|ek bölüm #2|

1.2K 205 50
                                    

(yine yayımlamayı unutmuşum)

part 1

takahiro hanamaki kendiniyaşıtlarından farklı hissederdi. aslında onun gibi hisseden insanlar olduğuna emindi ama çevresinde kendi kafasında biriyle karşılaşamamıştı.

daha on beş yaşındaydı ve diğerlerinden farklı hissediyor, bunu bir şekilde kanıtlamak istiyordu. ona göre biri ona baktığında bunu hemen anlamalıydı. bu hissi tanımlayamıyor, kimseyle paylaşamıyordu. nedenini de anlamıyordu. okulunun rehberlik servisine uğradığında öğretmen onu umursamamış, garip hissetmesini ergenliğine bağlamıştı. sene başında rehber öğretmenleri "bana her şeyi anlatabilirsiniz." demişti ama davranışlarıyla söylediği bu şey kesinlikle uyuşmuyordu.

takahiro gittikçe kötüye gidiyordu. sınıfındakilerle takılmak istiyor ama kafası hiçbiriyle uyuşmuyordu. onların sohbetlerinden sıkılıyordu. eskiden oldukça özgüvenli olan bu çocuk zamanla özgüvenini kaybediyordu. ne ailesi ne de okulundakiler bunu fark edemiyordu. birkaç sene öncesine kadar insanların düşündüklerini takmazken şimdi derste herkese karşı kitabındaki metni bile okumakta zorlanıyordu.

yalnız kalmaktan korkan biriydi takahiro, ona rağmen yalnızdı. en çok korktuğu şey gelmişti başına. o sene onun için cehennem gibiydi. bir an önce tatilin gelmesini istiyordu.

tatil boyu bir sürü kitap okumuştu. okumasının tek bir amacı vardı, özgüvenini geliştirmek. okuduğu kişisel gelişim kitaplarındakileri uygulamaya çalışsa da başaramıyordu. ailesi, takahiro'nun çok fazla kişisel gelişim kitabı almasını garipsemiyordu. çünkü çoğu zaman çalışıyorlardı ve oğullarına pek vakit ayıramıyorlardı. takahiro zaten onları suçlamıyordu, tek suçladığı kendisiydi.

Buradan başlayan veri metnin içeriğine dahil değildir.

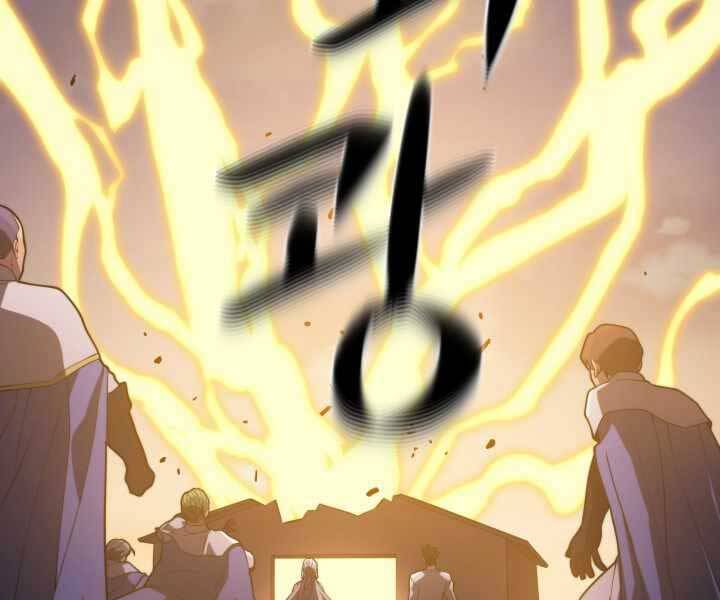 Seoul Tử Linh Sư - Chương 49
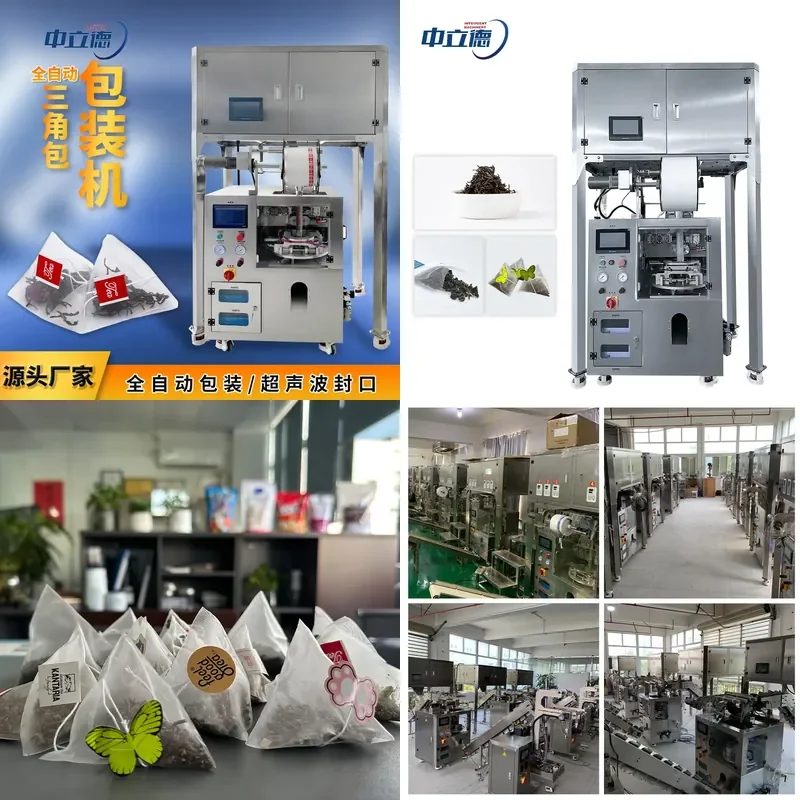 Deposit- packaging machines, nylon triangular bag ultrasonic sealing equipment, flower bags for brewing, and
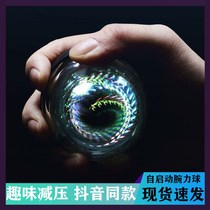 Wrist ball counter glowing self-starting mute arm muscle metal grip ball men and women fitness fun decompression ball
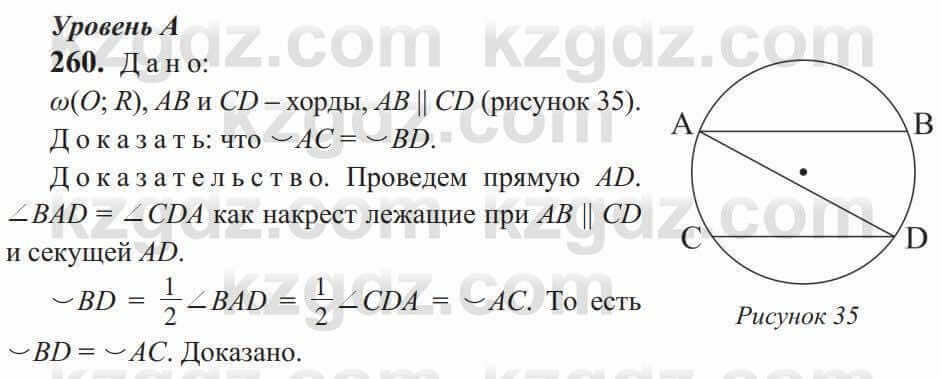 Геометрия Солтан 9 класс 2020 Упражнение 260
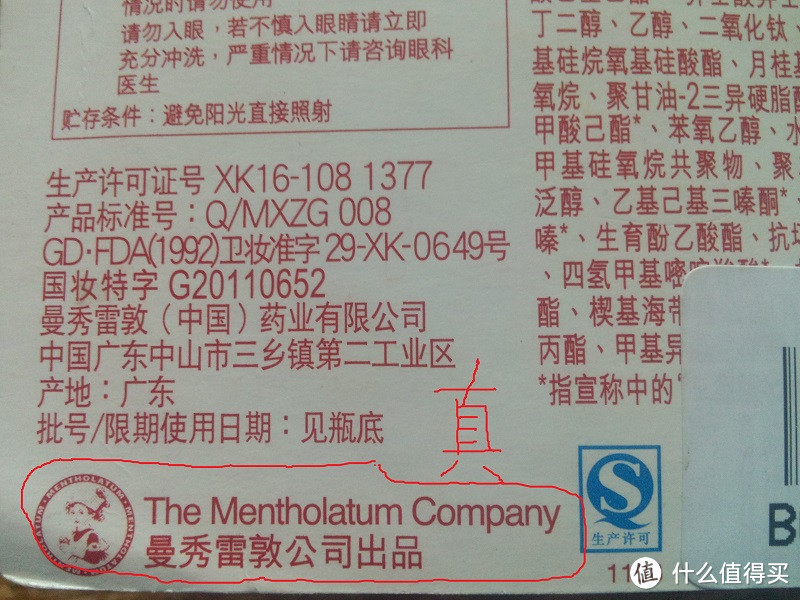 夏日里的骗子！真（亚马逊）假（实体店） Mentholatum 曼秀雷敦 新碧户外防晒乳液大对比！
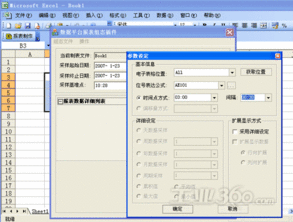 實時數據庫系統在電廠廠級生產管理監控信息系統中的應用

16 yaşını bitirmek üzereyken yakın zamanda izlediği bir filmden etkilenmişti. saçlarını baş karakterinki gibi yaptı, boyattı. pembe gibi ilgi çekici ve hoş bir rengi seçti. ertesi gün okulda uzun zamandır ilk defa ilgi çekti ve bu hoşuna gitti. nedense özgüveninin arttığını hissediyordu. insanlar ona yeni stilini beğendiğini söylediğinde hepsine çekinmeden teşekkür etti.

saçını boyattıktan sonra yakın zamanda sosyal medyada gördüğü bir dövme sayfasının dükkanını ziyaret etti. her şey çok çabuk gelişmişti, o ana kadar dövme yaptırmak hakkında bir şey düşünmemişti ama bunu deli gibi istemeye başlamıştı.

dövmecide tek başına kasada oturan kalın kaşlı, uzun boylu ve siyah saçlı bir adam telefonuyla ilgileniyordu. takahiro için çekici olan adam gelen kişiye baktı ve umursamaz bir ses tonuyla "on sekiz yaşından küçüklere dövme yapmıyorum." dedi. takahiro ne diyeceğini bilemedi. adamın boynunda ve  kollarındaki  dövmeleri gördükçe buna özeniyordu. cevap vermeyince dövmeci ona tekrar baktı, bu sefer tamamıyla süzmüştü onu. "ben on yedi yaşındayım," takahiro kısık bir sesle konuştu. issei ondan iki yaş büyüktü sadece.

"o zaman bir sene sonra gel."

tam çıkacakken issei ona seslendi. "ağlayıp sızlamayacağına söz verirsen sana ayrıcalık tanıyabilirim." takahiro, o dövmecinin hayatını bütünüyle değiştirecek ve özgüvenini geri kazanmasını sağlayacak adam olacağını tahmin edemezdi.